Nei dintorni intanto arriveranno altre case nuove. Sempre FCMA svilupperà un edificio in viale Richard 1 disegnato da Asti Architetti, m anche 32 unità residenziali in via Pestalozzi 21, cento unità in via Ettore Ponti 8/10, sempre di Asti Architetti. La svizzera Artisa prepara un edificio di micro living/short stay di complessive 109 unità in Alzaia Naviglio Grande 118. Sempre in questa area la multinazionale WPP colosso dell’advertising mondiale raduna in un nuovo district tutte le 65 società del gruppo. Il campus è stato inaugurato a settembre 2021 per 2mila dipendenti, in via Morimondo 26, in tutto 27.000 mq disegnati da BDG e 967arch. Si tratta della rivisitazione proprio nell’area ex Ginori.

In via Villoresi, invece, Hines realizza residenziale da mettere a reddito, in totale circa 100 unità. In via Tortona 35 si trova Luxottica, digital hub (produzione/ showroom) di 6.720 metri quadri di Park Associati e GAD Studio.

«L’arrivo della linea blu della metropolitana (che attraversa la città da est a ovest, ndr) sarà un driver per la domanda- racconta Marco Grillo, ceo di AbitareIn, società quotata che sviluppa complessi residenziali -. Ma il futuro della zona è legato anche al verde e allo sviluppo di un percorso pedonale che dalla circonvallazione arriva fino ai Navigli». Si tratta di una area ampia anche in parte industriale con la presenza di capannoni e terreni che sono stati trasformati in residenziale. «Andando verso la periferia c’è il Giambellino - dice ancora Grillo - che beneficerà della vicinanza a via Savona e Tortona».

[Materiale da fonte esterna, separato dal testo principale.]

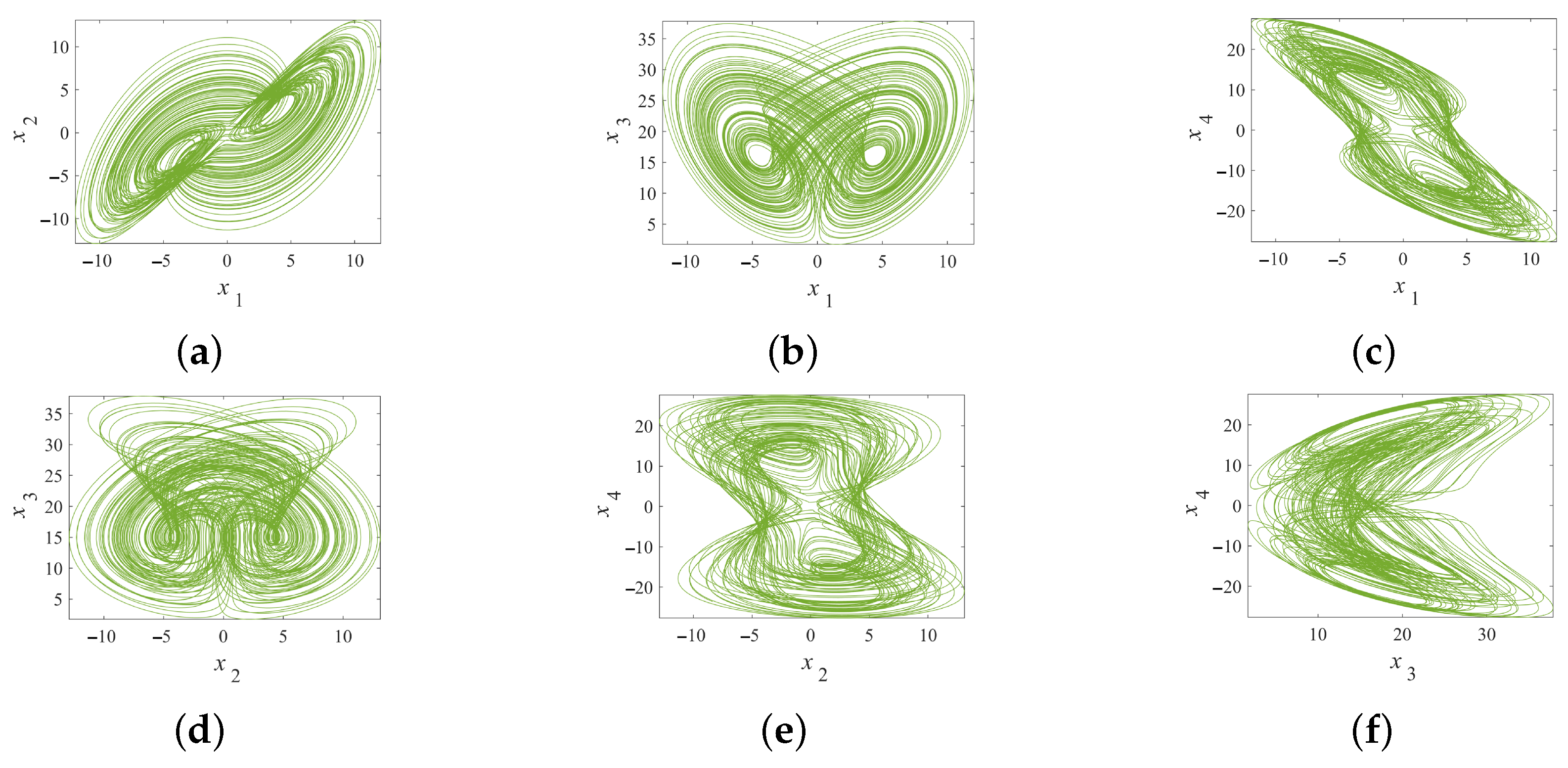 Symmetry 17 01252 g001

Grillo specifica che in zona, come altrove, la domanda premia il residenziale classico, mentre la moda dei loft sta subendo un forte rallentamento. «Noi abbiamo creduto da subito nel potenziale di questo quartiere - specifica - e abbiamo comprato ben quattro operazioni che sono commercializzate già dall’anno scorso. L’anno prossimo invece inizieremo la vendita dello sviluppo di via Richard. Quando abbiamo iniziato a lavorare in zona i prezzi si aggiravano intorno ai 4.100 euro al metro quadro, mentre adesso siamo a 5mila euro. Possiamo tranquillamente dire che si è registrato un incremento del 10% all’anno».

Tra i progetti che AbitareIn sta portando avanti in questo spicchio di città c’è il complesso di 130 unità in via Savona 105, in tutto 13.000 mq su progetto architettonico di Mpartner. Porta Naviglio Grande, invece, è un complesso di 72 unità in viale Richard 24. «Tutto l’ex comparto manifatturiero di Savona-Tortona, in passato sede della Milano operaia e produttiva, è oggi protagonista di una altrettanto gloriosa rinascita nel segno della rigenerazione creativa - si legge sul sito che pubblicizza lo sviluppo -.I grandi edifici industriali abbandonati diventano la cornice prediletta per marchi della moda, fotografi, artisti e designer che fanno a gara per accaparrarsi laboratori, atelier e spazi espositivi».

Sempre in via Richard, ma questa volta al numero 20, AbitareIn progetta un complesso residenziale di 140 unità su una superficie di 13.000 mq disegnata dallo studio SCE, architetti Michele Bulgarelli e Luca Michelon, gli stessi che disegnano Palazzo Naviglio, un edificio contemporaneo composto da due volumi accostati che ospitano 70 appartamenti in via Privata Rosalba Carriera.